The limiter fails OPEN on Redis blips. A Redis outage admits the request rather than 429-ing every customer — better to serve traffic than to falsely block it. The trade-off is explicit: a sustained Redis outage means rate limits stop functioning. Mitigations:
  • Alarm on the rate_limit.redis_failed log spike. A blip is fine; a sustained spike pages the operator.
  • Defence in depth. The application-tier rate limit is one of three layers — Cloudflare WAF (per-IP global) and per-channel BSP-level limits (360dialog throttling, Vapi quotas) also apply. A Redis failure removes the application-tier gate but not the others.
This is the right call pre-customer; reconsider when traffic gets serious enough that “fail-open during Redis outage” is materially worse than “429 everyone during Redis outage.”

Honouring rate limits (client side)

When you get a 429:
  1. Read Retry-After — honour it as the minimum back-off.
  2. Don’t loop tighter than Retry-After. Add jitter so multiple clients don’t all retry at the same window-roll millisecond.
  3. Keep separate buckets per resource. If you’re hammering /v1/conversations and getting 429’d, that doesn’t mean /v1/leads is rate-limited too — they share the per-API-key bucket but only count failures against you under that bucket.
  4. For around-the-brain workflows (n8n nurture loops, post-booking nudges), Retry-After handling is built into the stock n8n HTTP node.
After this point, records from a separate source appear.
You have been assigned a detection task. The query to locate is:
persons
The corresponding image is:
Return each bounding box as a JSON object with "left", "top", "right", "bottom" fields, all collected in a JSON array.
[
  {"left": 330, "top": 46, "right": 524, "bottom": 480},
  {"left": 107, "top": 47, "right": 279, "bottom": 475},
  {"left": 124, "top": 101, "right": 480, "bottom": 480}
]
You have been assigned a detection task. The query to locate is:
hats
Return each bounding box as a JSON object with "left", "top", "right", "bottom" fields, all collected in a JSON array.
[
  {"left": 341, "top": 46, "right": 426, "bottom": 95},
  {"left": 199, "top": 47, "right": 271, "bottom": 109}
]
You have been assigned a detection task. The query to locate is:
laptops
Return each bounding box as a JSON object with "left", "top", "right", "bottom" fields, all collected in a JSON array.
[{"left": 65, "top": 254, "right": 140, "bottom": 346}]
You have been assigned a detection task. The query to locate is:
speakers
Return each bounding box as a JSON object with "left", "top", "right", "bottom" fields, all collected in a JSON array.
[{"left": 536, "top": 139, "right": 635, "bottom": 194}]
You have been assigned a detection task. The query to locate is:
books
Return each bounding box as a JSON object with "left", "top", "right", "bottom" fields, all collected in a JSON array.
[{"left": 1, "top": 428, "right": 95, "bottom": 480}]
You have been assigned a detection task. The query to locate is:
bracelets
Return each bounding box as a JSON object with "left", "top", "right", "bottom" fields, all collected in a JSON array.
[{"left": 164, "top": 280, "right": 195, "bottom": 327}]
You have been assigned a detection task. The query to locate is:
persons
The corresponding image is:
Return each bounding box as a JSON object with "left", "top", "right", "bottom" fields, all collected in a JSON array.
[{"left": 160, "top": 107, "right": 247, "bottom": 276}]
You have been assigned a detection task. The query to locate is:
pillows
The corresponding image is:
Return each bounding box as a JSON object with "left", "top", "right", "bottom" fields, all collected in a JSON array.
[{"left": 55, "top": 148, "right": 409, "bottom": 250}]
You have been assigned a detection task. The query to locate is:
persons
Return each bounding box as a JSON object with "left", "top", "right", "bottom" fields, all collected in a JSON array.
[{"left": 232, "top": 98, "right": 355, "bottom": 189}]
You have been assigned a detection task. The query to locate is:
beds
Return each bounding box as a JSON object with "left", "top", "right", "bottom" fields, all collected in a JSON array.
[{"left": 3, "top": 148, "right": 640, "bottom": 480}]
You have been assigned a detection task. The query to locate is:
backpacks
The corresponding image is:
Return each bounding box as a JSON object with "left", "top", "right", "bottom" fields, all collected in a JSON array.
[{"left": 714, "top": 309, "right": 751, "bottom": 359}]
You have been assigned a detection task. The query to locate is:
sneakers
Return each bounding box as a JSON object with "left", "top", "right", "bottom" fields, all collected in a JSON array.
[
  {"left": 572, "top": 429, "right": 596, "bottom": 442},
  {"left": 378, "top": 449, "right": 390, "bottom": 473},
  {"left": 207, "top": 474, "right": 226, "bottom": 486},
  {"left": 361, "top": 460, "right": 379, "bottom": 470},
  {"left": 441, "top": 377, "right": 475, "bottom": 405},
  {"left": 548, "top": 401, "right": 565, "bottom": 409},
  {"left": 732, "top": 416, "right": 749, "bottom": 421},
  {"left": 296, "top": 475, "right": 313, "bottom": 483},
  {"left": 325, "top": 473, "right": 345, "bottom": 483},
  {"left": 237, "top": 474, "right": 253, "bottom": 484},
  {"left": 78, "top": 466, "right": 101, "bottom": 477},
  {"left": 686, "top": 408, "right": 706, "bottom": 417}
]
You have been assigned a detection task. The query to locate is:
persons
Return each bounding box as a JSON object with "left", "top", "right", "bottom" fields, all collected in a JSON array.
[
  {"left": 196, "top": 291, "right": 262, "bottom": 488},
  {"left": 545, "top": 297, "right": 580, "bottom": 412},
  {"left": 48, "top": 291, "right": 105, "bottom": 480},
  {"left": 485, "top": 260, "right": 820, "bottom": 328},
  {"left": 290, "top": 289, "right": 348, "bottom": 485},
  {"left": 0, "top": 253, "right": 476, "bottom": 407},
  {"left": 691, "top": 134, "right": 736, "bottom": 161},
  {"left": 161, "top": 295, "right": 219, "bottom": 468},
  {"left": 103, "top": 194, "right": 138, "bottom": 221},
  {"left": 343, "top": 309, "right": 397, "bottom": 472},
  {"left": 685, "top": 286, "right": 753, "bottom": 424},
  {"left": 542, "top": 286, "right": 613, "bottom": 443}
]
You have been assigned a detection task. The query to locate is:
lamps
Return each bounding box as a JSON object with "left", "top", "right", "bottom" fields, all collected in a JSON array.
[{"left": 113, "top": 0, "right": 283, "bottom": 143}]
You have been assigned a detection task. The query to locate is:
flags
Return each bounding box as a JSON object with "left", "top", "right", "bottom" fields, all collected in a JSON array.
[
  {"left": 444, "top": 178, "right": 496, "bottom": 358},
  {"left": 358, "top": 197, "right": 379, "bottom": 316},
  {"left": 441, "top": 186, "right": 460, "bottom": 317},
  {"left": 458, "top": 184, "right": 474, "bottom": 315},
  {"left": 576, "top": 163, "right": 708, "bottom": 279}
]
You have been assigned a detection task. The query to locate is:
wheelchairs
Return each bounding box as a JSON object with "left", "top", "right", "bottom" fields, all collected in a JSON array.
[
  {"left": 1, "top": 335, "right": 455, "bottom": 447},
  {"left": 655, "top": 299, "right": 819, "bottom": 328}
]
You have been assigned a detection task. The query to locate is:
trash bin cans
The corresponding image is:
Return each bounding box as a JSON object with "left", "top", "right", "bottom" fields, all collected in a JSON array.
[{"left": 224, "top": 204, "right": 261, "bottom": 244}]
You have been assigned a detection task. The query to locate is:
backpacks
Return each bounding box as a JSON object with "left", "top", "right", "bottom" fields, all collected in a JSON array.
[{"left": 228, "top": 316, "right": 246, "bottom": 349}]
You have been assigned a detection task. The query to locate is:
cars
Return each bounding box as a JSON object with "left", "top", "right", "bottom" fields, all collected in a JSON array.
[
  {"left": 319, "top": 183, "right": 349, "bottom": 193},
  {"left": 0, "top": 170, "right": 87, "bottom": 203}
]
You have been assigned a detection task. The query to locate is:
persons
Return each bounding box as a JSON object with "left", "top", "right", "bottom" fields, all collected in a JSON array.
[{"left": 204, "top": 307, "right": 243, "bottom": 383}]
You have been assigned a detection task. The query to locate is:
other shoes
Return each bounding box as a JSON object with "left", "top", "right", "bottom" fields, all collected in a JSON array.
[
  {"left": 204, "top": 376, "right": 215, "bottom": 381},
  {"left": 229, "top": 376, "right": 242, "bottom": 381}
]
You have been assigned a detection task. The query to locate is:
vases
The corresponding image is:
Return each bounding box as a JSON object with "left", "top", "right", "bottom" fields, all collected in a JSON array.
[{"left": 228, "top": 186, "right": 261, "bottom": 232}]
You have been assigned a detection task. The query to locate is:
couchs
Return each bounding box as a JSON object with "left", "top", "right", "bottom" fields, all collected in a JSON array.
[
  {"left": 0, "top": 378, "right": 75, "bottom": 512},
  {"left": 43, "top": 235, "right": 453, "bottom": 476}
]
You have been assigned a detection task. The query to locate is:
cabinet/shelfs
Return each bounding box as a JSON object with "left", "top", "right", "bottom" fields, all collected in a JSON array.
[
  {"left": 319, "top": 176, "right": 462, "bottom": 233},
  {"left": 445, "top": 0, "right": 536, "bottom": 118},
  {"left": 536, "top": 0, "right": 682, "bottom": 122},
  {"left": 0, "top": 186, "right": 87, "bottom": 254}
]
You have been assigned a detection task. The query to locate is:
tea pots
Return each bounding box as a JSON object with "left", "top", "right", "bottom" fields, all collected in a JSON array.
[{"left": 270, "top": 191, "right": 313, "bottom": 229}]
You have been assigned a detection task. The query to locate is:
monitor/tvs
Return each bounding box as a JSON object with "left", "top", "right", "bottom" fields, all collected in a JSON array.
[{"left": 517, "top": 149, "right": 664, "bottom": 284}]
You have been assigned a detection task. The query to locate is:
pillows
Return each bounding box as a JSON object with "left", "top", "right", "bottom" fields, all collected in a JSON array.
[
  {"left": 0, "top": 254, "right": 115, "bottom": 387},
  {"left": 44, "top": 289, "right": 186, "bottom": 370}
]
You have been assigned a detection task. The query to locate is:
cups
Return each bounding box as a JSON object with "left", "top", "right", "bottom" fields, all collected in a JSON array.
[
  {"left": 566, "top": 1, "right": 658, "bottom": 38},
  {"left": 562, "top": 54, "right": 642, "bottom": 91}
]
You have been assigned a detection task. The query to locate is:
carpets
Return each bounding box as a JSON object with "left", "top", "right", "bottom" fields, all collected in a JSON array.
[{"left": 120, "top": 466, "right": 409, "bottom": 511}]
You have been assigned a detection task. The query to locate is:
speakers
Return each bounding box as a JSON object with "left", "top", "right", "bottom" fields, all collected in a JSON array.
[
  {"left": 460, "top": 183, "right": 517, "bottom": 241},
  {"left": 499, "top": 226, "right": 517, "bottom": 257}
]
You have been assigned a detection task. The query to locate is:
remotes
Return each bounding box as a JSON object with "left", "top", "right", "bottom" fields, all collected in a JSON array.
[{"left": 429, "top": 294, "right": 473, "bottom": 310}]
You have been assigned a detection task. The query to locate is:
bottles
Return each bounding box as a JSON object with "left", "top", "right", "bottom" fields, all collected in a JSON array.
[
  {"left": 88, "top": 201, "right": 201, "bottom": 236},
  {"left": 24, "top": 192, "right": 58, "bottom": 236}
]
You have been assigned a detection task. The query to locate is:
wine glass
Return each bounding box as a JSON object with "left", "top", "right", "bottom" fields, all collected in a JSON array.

Plan-aware limits (planned)

The current numbers are platform-wide. Per-customer plan-based ceilings (raise the per-tenant aggregate to 20,000 req/min on Pro plans, etc.) are implemented as a parameter on the limit helpers but not customer-bound today (we don’t have customer plans yet pre-customer). When the billing model launches, these ceilings flex per-plan at the call site without code changes elsewhere.

What’s NOT enforced today

  • Per-resource-class quotas. No daily/monthly cap on “how many leads can your tenant create”; the per-key + tenant aggregate is the only ceiling.
  • Per-key burst credits. Fixed window only; no token-bucket burst allowance. A request at second :00 and one at :59 both count toward the same window’s 200.
  • Custom plans. No way to bump a single tenant’s per-API-key limit without a code change today.